* _Yapılacak İşlem A_
Korku filmlerine ilgiyi ele alan metne göre, Hollanda'da geliştirilen ve çocukların korkuyla başa çıkma yetilerini geliştiren oyunun adı nedir?
* _Yapılacak İşlem B_
Korku filmlerine ilgiyi ele alan metinde "Cesaretini test edenler: Korku" sözcüklerini içeren ifadeyle başlayıp "oldukları bile gözlemlenmiş." ile biten bölümü hiçbir değişiklik yapmadan yeniden yazınız.

Araştırmalar, korku filmlerine ilgimizin eski bir bilmece olduğunu gösteriyor. Korku duygusu evrimsel olarak bizi tehlikelerden korumak için gelişmiş olsa da, güvenli bir ortamda deneyimlendiğinde beyinde adeta bir tatlı ilaç etkisi yaratıyor.
Monash Üniversitesi ve Toronto Üniversitesi’nden Mark Miller, korku hikâyelerinin beynin belirsizlikle başa çıkma süreçlerini harekete geçirdiğini ve zihinsel esnekliği artırdığını belirtiyor. Arizona Eyalet Üniversitesi’nden psikolog Coltan Scrivner ise korku filmlerini izleyenleri üç gruba ayırıyor:
Adrenalin tutkunları: Korkunun yarattığı fiziksel heyecandan hoşlanıyor.
Korkuyu yenme hissini sevenler: Korkuyu aşarken kendileri hakkında önemli şeyler öğreniyor.
Cesaretini test edenler: Korku filmlerini, gerçek dünyadaki kaygılarla baş etme yöntemi olarak kullanıyor.
Araştırmalar, bu üç motivasyonun farklı kültürlerde ve ortamlarlarda da tekrarlandığını ortaya koyuyor. Hatta korku filmi hayranlarının pandemi döneminde daha dirençli oldukları bile gözlemlenmiş.
Korku filmlerinin terapötik faydaları da bulunuyor. Hollanda’da geliştirilen MindLight adlı oyun, çocukların korkuyla başa çıkma yetilerini geliştiriyor; düzenli olarak oynayan çocukların kaygıları azalıyor. Scrivner’a göre, korku hikâyelerini güvenli bir ortamda deneyimlemek, bilişsel yeniden değerlendirme ve duygusal dayanıklılığı güçlendiriyor.
Sonuç olarak korkuya olan merakımız sadece eğlenceli değil, aynı zamanda beynimiz ve ruh sağlığımız için faydalı bir deneyim sunuyor. The Exorcist’ten kaçmış olabilirsiniz, ama bir dahaki sefere biraz cesaret gösterirseniz, zihinsel bir egzersizle karşılaşabilirsiniz.

* _Gösterilen Kayıtlar_

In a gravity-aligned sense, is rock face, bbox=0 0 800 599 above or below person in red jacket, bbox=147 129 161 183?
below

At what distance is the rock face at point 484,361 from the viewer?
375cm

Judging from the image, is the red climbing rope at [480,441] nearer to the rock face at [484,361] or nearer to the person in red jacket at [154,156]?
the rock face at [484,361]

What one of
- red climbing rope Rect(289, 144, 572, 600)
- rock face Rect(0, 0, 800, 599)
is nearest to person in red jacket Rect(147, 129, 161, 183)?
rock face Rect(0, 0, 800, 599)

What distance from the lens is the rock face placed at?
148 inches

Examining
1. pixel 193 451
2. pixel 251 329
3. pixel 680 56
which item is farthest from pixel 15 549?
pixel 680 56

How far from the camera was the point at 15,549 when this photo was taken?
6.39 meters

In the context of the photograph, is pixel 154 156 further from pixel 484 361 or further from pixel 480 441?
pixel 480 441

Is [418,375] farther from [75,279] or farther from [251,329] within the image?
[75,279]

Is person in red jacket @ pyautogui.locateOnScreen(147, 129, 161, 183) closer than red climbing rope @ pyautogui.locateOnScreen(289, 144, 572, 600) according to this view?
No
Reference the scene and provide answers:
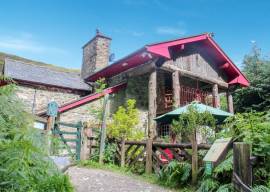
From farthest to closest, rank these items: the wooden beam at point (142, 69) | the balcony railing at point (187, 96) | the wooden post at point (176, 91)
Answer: the balcony railing at point (187, 96)
the wooden post at point (176, 91)
the wooden beam at point (142, 69)

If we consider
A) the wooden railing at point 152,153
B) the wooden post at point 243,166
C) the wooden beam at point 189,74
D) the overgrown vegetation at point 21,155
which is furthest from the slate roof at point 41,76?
the wooden post at point 243,166

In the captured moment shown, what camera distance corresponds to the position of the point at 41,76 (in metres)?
14.9

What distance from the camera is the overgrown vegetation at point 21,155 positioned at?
6.59 feet

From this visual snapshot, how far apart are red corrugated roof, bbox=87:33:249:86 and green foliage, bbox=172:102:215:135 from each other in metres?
3.54

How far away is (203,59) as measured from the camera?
14281 mm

* _Yanıt Alanı A_
MindLight

* _Yanıt Alanı B_
Cesaretini test edenler: Korku filmlerini, gerçek dünyadaki kaygılarla baş etme yöntemi olarak kullanıyor.
Araştırmalar, bu üç motivasyonun farklı kültürlerde ve ortamlarlarda da tekrarlandığını ortaya koyuyor. Hatta korku filmi hayranlarının pandemi döneminde daha dirençli oldukları bile gözlemlenmiş.